The first step is to add 15 hours and 50 minutes to your departure time. Recall that `nyc + days(2)`

added two days to the current time in New York. Use the same approach to add 15 hours and 50 minutes to the date-time stored in depart.

```
arrive <- depart + hours(15) + minutes(50)
arrive
```

`## [1] "2015-08-12 09:24:08 EDT"`

The arrive variable contains the time that it will be in New York when you arrive in Hong Kong. What we really want to know is what time is will be in Hong Kong when you arrive, so that your friend knows when to meet you.

The `with_tz()`

function returns a date-time as it would appear in another time zone. We use `with_tz()`

to convert arrive to the *“Asia/Hong_Kong”* time zone.

```
arrive <- with_tz(arrive, "Asia/Hong_Kong")
arrive
```

`## [1] "2015-08-12 21:24:08 HKT"`

Fast forward to your arrival in Hong Kong. You and your friend have just met at the airport and you realize that the last time you were together was in Singapore on June 17, 2008. Naturally, you’d like to know exactly how long it has been. We only need to use the appropriate lubridate function to parse “June 17, 2008”. This time, however, we should specify an extra argument, `tz = "Singapore"`

.

```
last_time <- mdy("June 17, 2008", tz = "Singapore")
last_time
```

`## [1] "2008-06-17 SGT"`

We can create a `new_interval()`

that spans from `last_time`

to `arrive`

```
how_long <- new_interval(last_time, arrive)
how_long
```

`## [1] 2008-06-17 SGT--2015-08-12 21:24:08 SGT`

Now use `as.period()`

to see how long it’s been.

`as.period(how_long)`

`## Warning in Ops.factor(left, right): '-' not meaningful for factors`

`## [1] "7y 1m 26d 21H 24M 8.27182102203369S"`

This is where things get a little tricky. Because of things like leap years, leap seconds, and daylight savings time, the length of any given minute, day, month, week, or year is relative to when it occurs. In contrast, the length of a second is always the same, regardless of when it occurs.

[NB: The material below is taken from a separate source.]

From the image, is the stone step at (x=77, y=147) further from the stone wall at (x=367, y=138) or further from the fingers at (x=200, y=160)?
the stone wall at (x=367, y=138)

To address these complexities, the authors of lubridate introduce four classes of time related objects: `instants`

, `intervals`

, `durations`

, and `periods`

. These topics are beyond the scope of this lesson, but you can find a complete discussion in the **2011 Journal of Statistical Software paper titled ‘Dates and Times Made Easy with lubridate’**

- Adapted based on the data cleaning lesson in swirl courses.